Kim et al. studied the effects of using protective helmets in TBIs caused by falls from heights at work and demonstrated the effectiveness of protective headgear against the effects of brain injuries caused by falls of up to four metres [6].
The examples of good practices in preventing craniocerebral injuries among employees include a wider use of personal protective equipment, including head protection. This may possibly reduce the effects of the initial injury and could have a considerable positive impact on the prognosis [9].
In the case described above, the employee did not have a protective helmet. The general health and safety regulations stipulate that it is absolutely required to use helmets when working at the height of more than 2 m above the external ground or floor level.
In Poland, the provision results from the Regulation of the Minister of Labor and Social Policy of September 26, 1997 on general provisions on health and safety at work (uniform text: Journal of Laws of 2003 No. 169, item 1650 as amended). Annex 2 to the above ordinance also requires the use of head protection in the event of risks caused by falls from a height, impact, explosion, shock, crushing and electrical hazards.
Having consulted the employees or their representatives and refering to an occupational risk assessment the employer decides on which work in a given workplace and in which places of the plant the protective helmet should be used by the employee. (Act of June 26, 1974 – Labor Code- uniform text Journal of Laws of 2014, No 0, item 1502 as amended). The recommendation is also quoted in the EU Directive of 1989/391/EU.
The occupational risk assessment did not take into account the application of this protection measure to the activity performed by the employee. Due to the specificity of the device, when connecting the snow cannon, the employee used the personal protective equipment including protective gloves, appropriate clothing and footwear.
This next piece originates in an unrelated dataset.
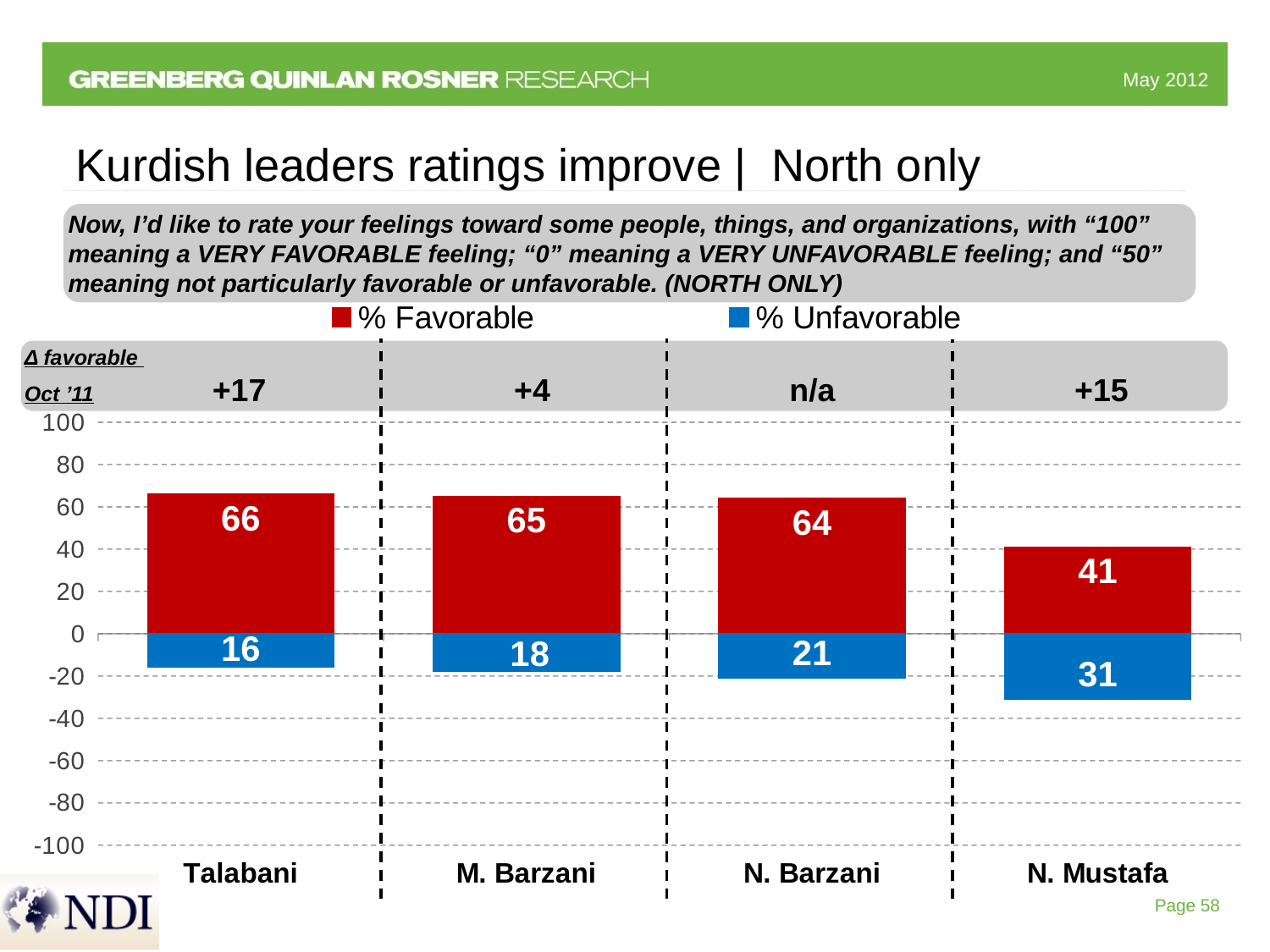
Which leader has the highest % Unfavorable rating? N. Mustafa What is the Δ favorable since Oct '11 shown for Talabani? +17 Which leader has the lowest % Favorable rating? N. Mustafa Is the % Unfavorable value larger for N. Barzani or for Talabani? N. Barzani What is the % Unfavorable value for N. Barzani? 21 How many leaders are shown on the chart? 4 What kind of chart is shown on the slide? Bar chart What is the % Unfavorable value for N. Mustafa? 31 What is the difference between the % Favorable and % Unfavorable values for M. Barzani? 47 Which leader has the highest % Favorable rating? Talabani How many series does the legend list? 2 What is the % Favorable value for Talabani? 66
Reducing the effects of secondary brain damage is influenced by the prehospital therapy offered and the subsequent appropriate hospital treatment.
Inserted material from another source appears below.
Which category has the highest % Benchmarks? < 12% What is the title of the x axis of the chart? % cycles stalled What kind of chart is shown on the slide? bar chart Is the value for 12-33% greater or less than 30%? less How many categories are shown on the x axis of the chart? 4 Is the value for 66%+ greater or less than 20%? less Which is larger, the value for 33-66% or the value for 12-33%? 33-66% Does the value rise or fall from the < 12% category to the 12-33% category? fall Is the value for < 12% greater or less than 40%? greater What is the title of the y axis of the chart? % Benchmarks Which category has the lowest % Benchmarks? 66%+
Pakulski et al. proposed an algorithm for proceeding with a patient after a craniocerebral injury in the prehospital period, point out that implementing an appropriate therapeutic procedure at the site of the incident considerably lowers the mortality rate [10]. The rescue procedure comes down to ensuring proper airway patency, maintaining oxygen saturation above 95% and CO2 end-expiratory pressure at 35–45 mmHg.
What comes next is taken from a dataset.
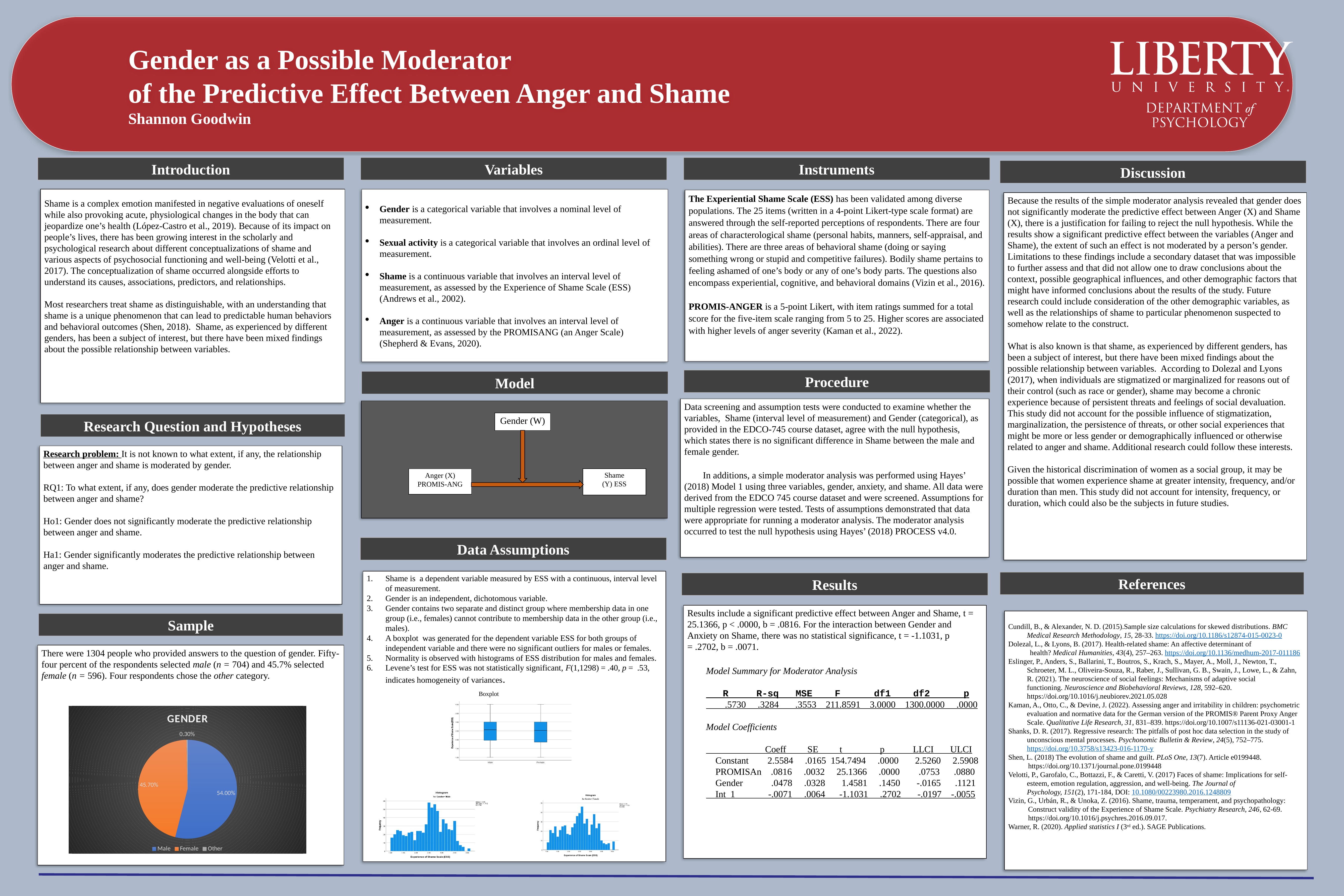
What is the title of the pie chart in the Sample section? GENDER In the GENDER pie chart, which category has the largest slice? Male What kind of chart is the GENDER chart in the Sample section? pie chart In the GENDER pie chart, which slice is larger, Male or Female? Male In the GENDER pie chart, what share of respondents is labelled Female? 45.70% In the GENDER pie chart, what share of respondents is labelled Male? 54.00% How many categories does the GENDER pie chart show? 3 In the GENDER pie chart, what is the combined share of the Male and Female slices? 99.70% In the GENDER pie chart, what colour is the Female slice? orange In the GENDER pie chart, what is the difference in percentage points between the Male and Female slices? 8.30 In the GENDER pie chart, which category has the smallest slice? Other In the GENDER pie chart, what share of respondents is labelled Other? 0.30%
The medium systolic pressure should be maintained at a minimum of 90 mmHg and fluid therapy given using a balanced crystalloid solution (a multi-electrolyte fluid) as well as an infusion of catecholamines (noradrenaline). For patients in a severe condition 15% Mannitol should be administered intravenously.
When the hospital is only a short distance away (< 10 min), the “load and go” rule applies. Hospital treatment should include rapid diagnostics (computed tomography, laboratory tests) and qualification for surgical treatment, including wound debridement, removal of tissue affected by necrosis and, in the case of multi-fragmented bone fractures, removal of the depressed bone fragments, dressing of brain contusions, and peri-cerebral hematomas and restoration of the integrity of the integuments in open injuries, in order to assure protection against liquorrhea and infectious complications. The use of appropriate diagnostic options and surgery techniques, even in severe craniocerebral injuries in the workplace, gives a good final result [10–13].
Conclusion
The routine use of head protection during all activities carrying a risk of a craniocerebral injury should be obligatory. Rapid implementation of the appropriate treatment procedure in a patient after a craniocerebral injury in the prehospital and in-hospital period means that the effects of secondary damages are avoided or reduced, which may result in a good treatment outcome.
Conflict of interest
The authors declare that there is no conflict of interest regarding the publication of this article.